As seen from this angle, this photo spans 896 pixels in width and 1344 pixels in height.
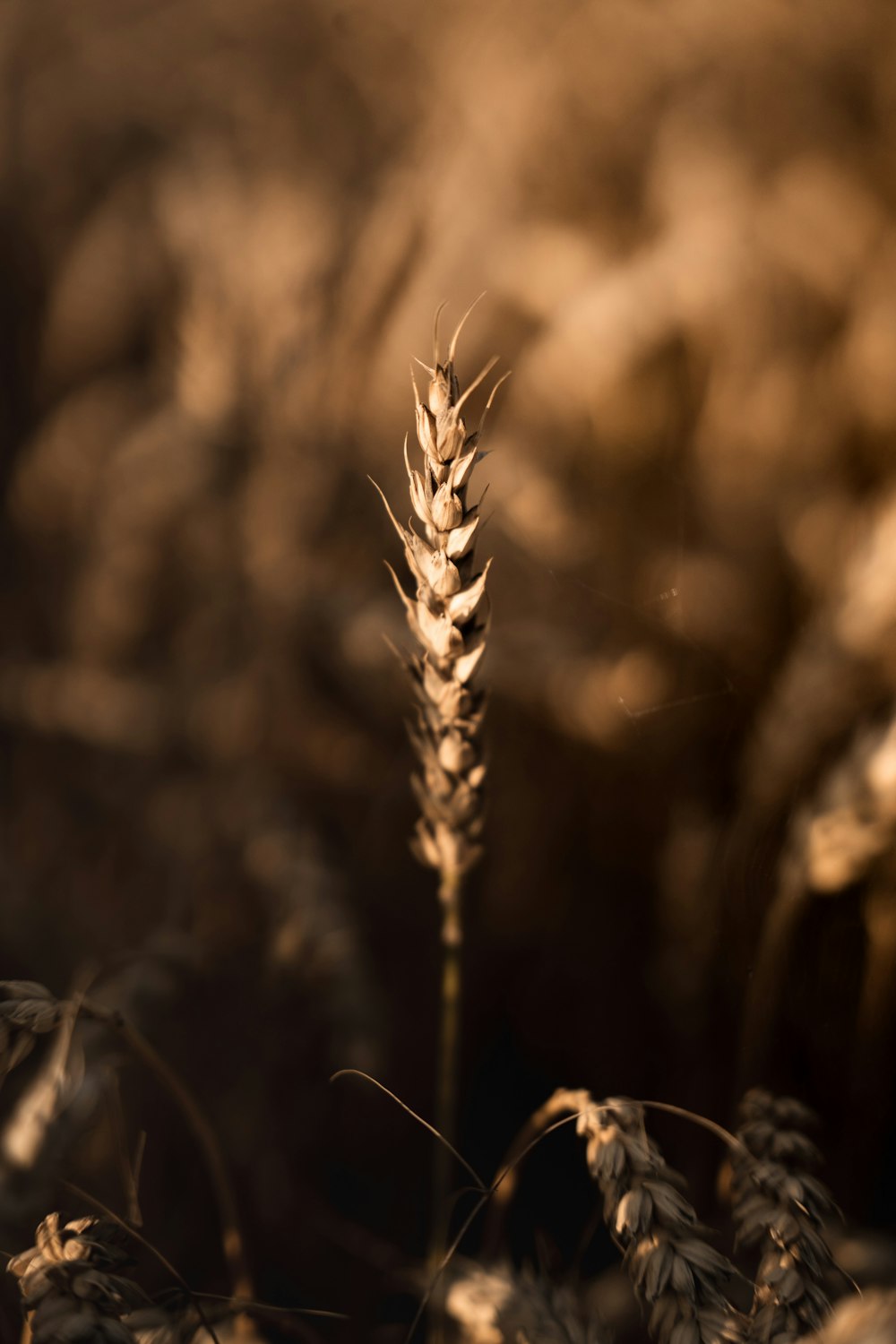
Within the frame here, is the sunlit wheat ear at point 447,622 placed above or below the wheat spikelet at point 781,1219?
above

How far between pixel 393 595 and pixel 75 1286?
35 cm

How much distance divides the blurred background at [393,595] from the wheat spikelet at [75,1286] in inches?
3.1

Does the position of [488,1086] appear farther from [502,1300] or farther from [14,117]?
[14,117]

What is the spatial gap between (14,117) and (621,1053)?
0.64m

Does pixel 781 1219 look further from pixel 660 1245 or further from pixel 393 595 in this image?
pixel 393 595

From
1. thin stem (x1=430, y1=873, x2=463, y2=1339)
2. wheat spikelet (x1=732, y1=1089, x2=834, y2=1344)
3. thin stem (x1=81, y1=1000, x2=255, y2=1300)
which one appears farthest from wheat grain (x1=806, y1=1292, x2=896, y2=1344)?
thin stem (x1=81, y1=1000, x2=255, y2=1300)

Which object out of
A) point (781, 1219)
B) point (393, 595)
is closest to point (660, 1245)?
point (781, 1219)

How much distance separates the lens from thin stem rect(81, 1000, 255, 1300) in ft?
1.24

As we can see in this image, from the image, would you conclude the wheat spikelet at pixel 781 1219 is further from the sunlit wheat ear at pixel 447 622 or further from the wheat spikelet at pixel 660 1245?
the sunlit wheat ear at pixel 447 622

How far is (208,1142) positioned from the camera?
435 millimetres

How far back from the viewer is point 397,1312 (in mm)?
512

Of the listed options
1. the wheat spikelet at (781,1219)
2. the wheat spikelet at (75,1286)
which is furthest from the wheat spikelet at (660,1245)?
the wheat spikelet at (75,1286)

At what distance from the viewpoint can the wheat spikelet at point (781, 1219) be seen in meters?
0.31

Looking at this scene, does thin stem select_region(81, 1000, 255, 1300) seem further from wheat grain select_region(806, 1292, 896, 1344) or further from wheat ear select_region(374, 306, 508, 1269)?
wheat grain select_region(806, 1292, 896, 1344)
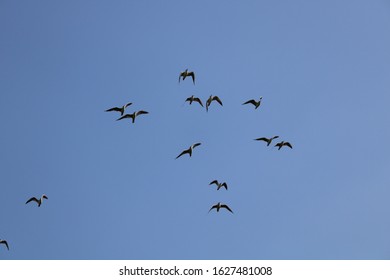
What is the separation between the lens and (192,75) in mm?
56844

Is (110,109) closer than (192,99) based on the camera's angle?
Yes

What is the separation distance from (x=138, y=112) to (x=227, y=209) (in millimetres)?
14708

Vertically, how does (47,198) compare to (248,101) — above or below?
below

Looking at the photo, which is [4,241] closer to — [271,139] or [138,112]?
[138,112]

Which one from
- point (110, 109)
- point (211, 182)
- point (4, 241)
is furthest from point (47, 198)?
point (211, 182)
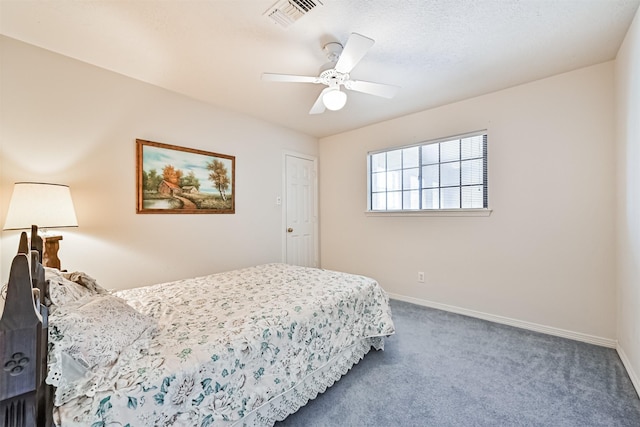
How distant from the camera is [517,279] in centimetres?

○ ○ ○ ○ ○

INSTRUCTIONS TO FOLLOW: Rescale the listing from the line with "Is (110,109) closer" up to and including its final line, and write those lines out again with the requests unchanged and the pictures left out. In the answers only, multiply every number, such as coordinates and distances, by 0.95 and round it to a whole number, with halves rounded up.

ANSWER TO THE PROBLEM:
Is (110,109) closer than (192,99) based on the camera's angle?
Yes

What is the separation distance from (x=138, y=112) to (x=227, y=209) (in millimetres)?
13973

Vertically, how does (47,198) compare to (248,101) — above or below?
below

Looking at the photo, which is [4,241] closer to — [271,139] or [138,112]?
[131,106]

Which one from
- point (110, 109)
- point (211, 182)
- point (4, 241)
is furthest from point (47, 198)?
point (200, 173)
How distant from the camera is [517,279] in centimetres?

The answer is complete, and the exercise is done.